** Information supplied follows **

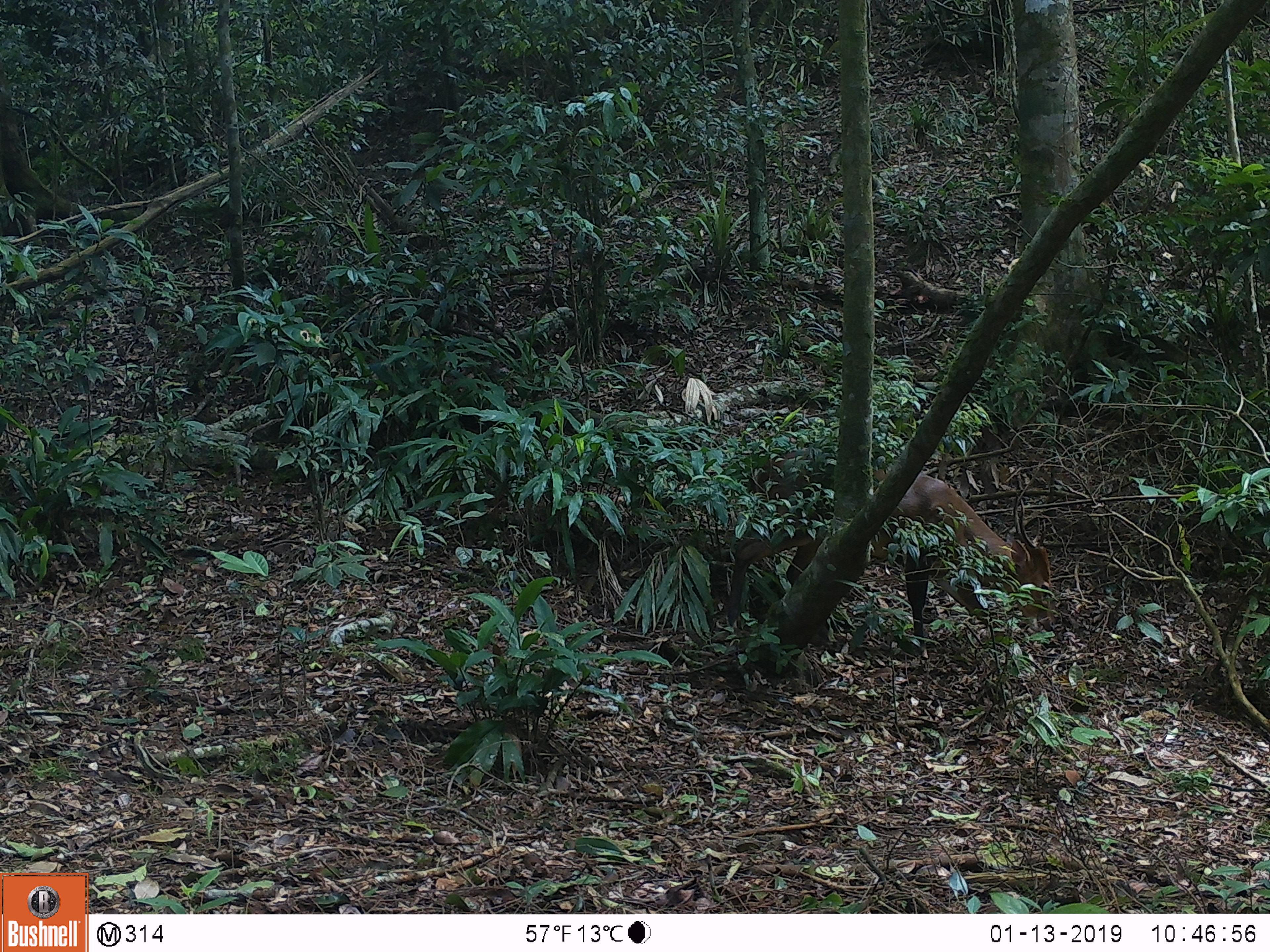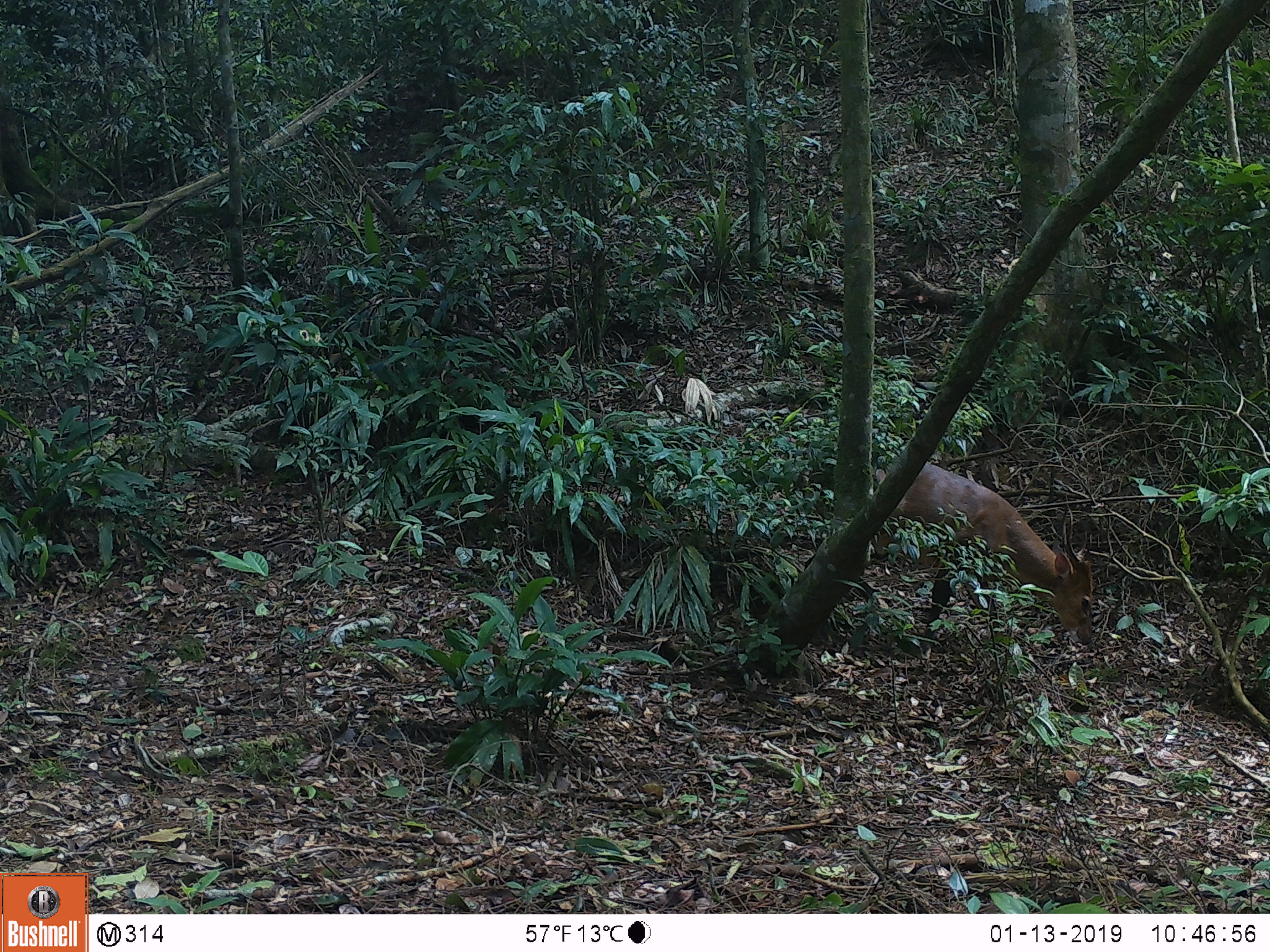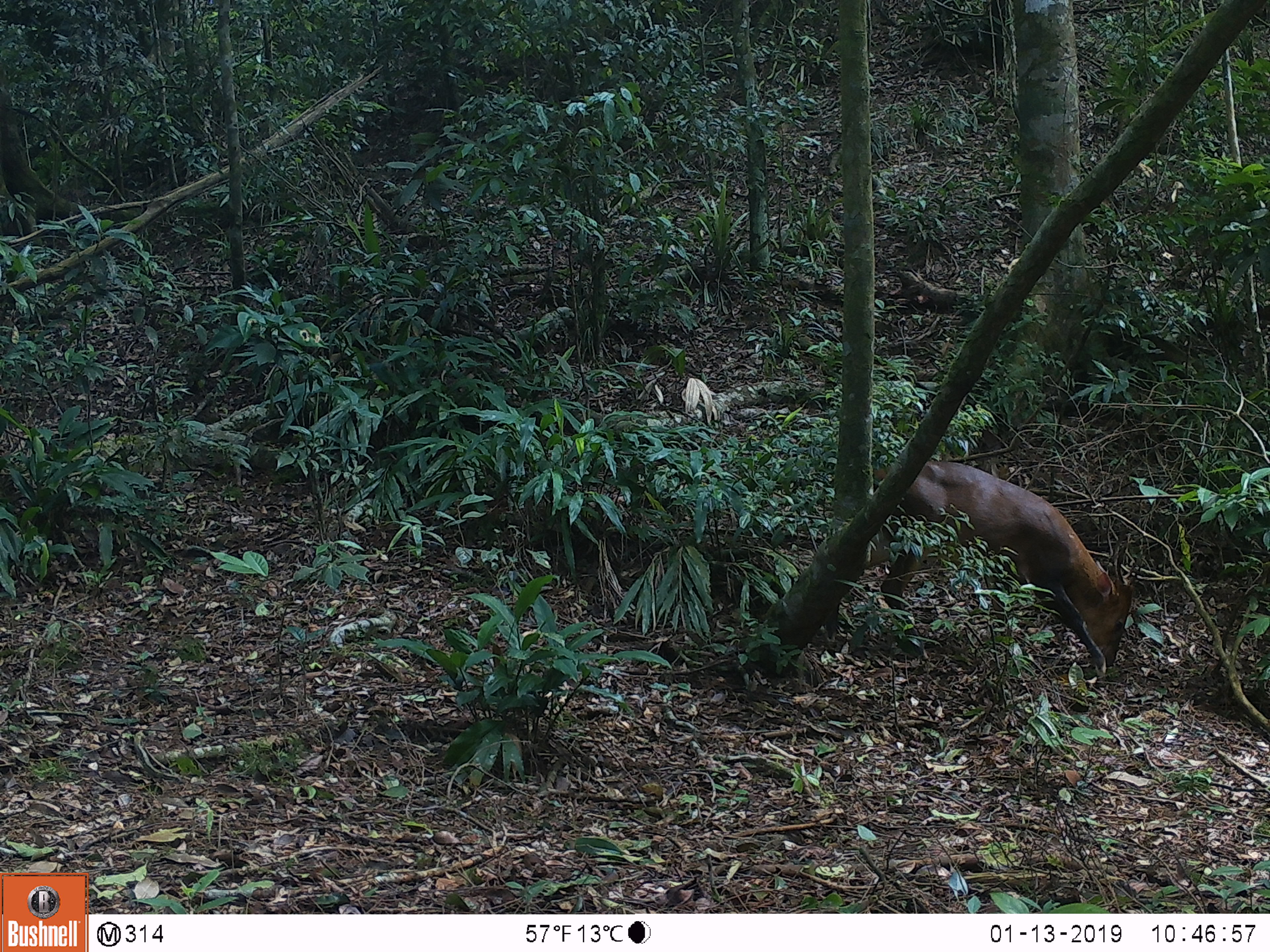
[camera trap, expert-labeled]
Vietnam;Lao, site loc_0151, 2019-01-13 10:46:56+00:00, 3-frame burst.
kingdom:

** End of Information supplied **

◆ **What is expected**: From the first line to the last, write out the data exactly, omitting any pictures.

◆ **Written answer**:
[camera trap, expert-labeled]
Vietnam;Lao, site loc_0151, 2019-01-13 10:46:56+00:00, 3-frame burst.
kingdom:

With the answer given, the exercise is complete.